TEXT TO READ:
On Saturday, August 8, 2015, Sean McArthur notifications@github.com wrote:

That actually sounds quite feasible. I'll think more on the relationship between the 2nd and 3rd crates. But the first crate sounds simple enough: method, uri, status, and headers. Need a proper name, and to figure out the least annoying way to publish multiple crates at a time.

— Reply to this email directly or view it on GitHub https://github.com/hyperium/hyper/issues/395#issuecomment-129058122.

Sent from Gmail Mobile

tailhook commented 9 years ago

Okay, I've just put some code of async HTTP handling online: https://github.com/tailhook/rotor-http It's not generally usable, just put here to encourage you to split the hyper. It uses Headers from hyper. And I would probably better help to refactor hyper rather than rewriting whole logic myself.

REQUIRED TASK: Write the next part of the thread about splitting hyper into separate crates, starting after its final sentence. Nothing in the data matters for this exercise.

DATA EXCERPT:
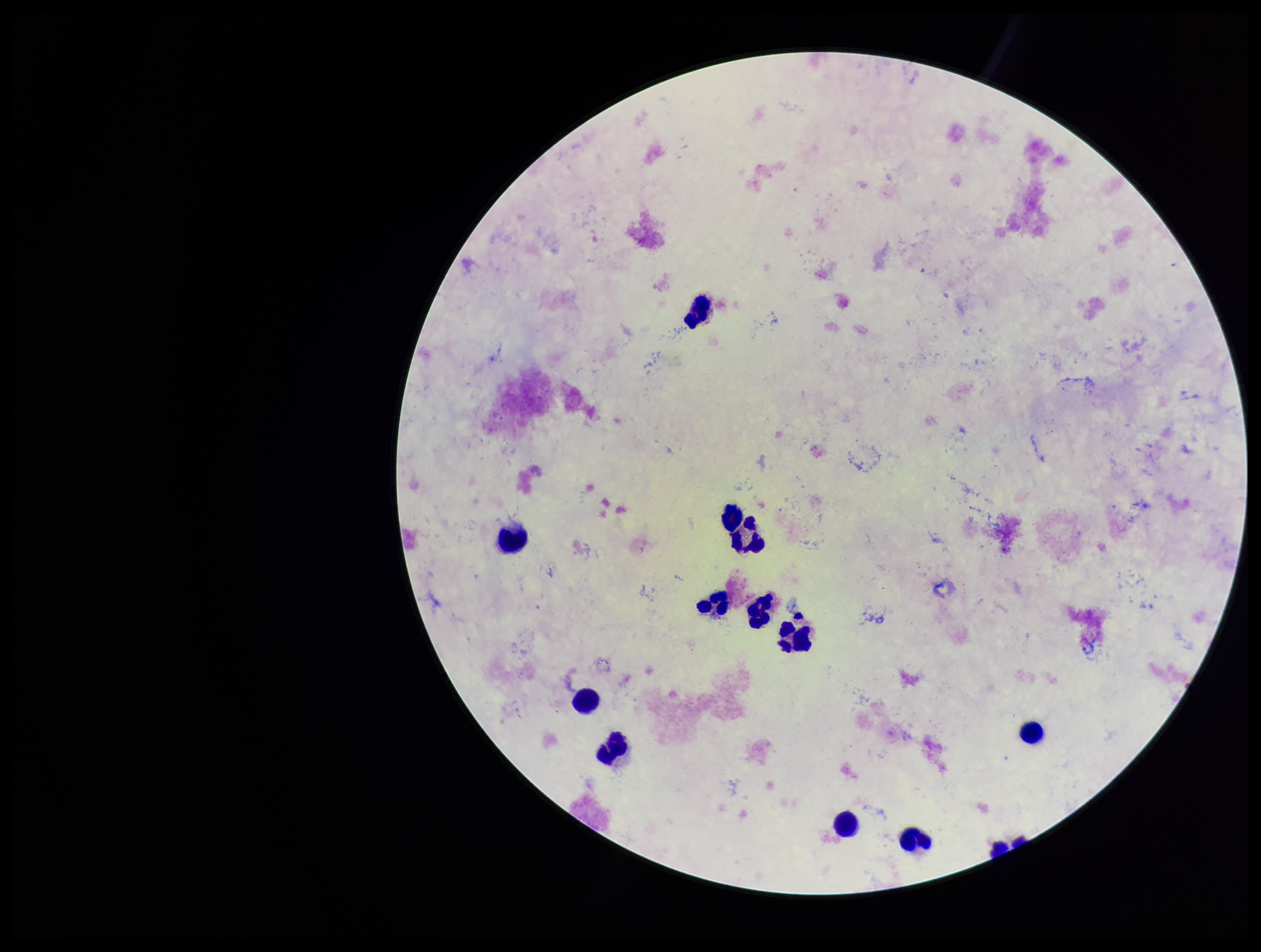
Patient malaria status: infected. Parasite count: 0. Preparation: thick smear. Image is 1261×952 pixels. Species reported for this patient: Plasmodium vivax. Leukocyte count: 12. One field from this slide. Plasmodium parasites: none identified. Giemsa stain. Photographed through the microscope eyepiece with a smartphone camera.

REPLY:
The "http_proto" name is probably good for crate that contains types and abstract HTTP protocol logic (like determining length of request body).

seanmonstar commented 9 years ago

I'd like to push a branch up with a mio feature. To start, I think hyper should be agnostic to what sort of IO abstraction is used, whether it's with callbacks, promises, streams, or whatever. To do that, I imagine this list is what I need to implement (still reading mio docs, so help would be appreciated):

Evented for server::{Request, Response, Server}
Evented for client::{Request, Response}
trait NetworkStream: Evented (+ others) {}

Hyper does do some reading and writing uncontrolled by the user, such as parsing the a request head, before handing it to server::Handler. So perhaps internally hyper will need to pick a way to handle async reads/writes.

reem commented 9 years ago

To be truly agnostic, we'd need to move the request head parsing logic into the public API, and have those reads only execute when the user asks for them. Otherwise, the user won't be able to use whatever event notification mechanism they want.

reem commented 9 years ago

Also, @seanmonstar I have some experience with mio, so if you have questions please ask.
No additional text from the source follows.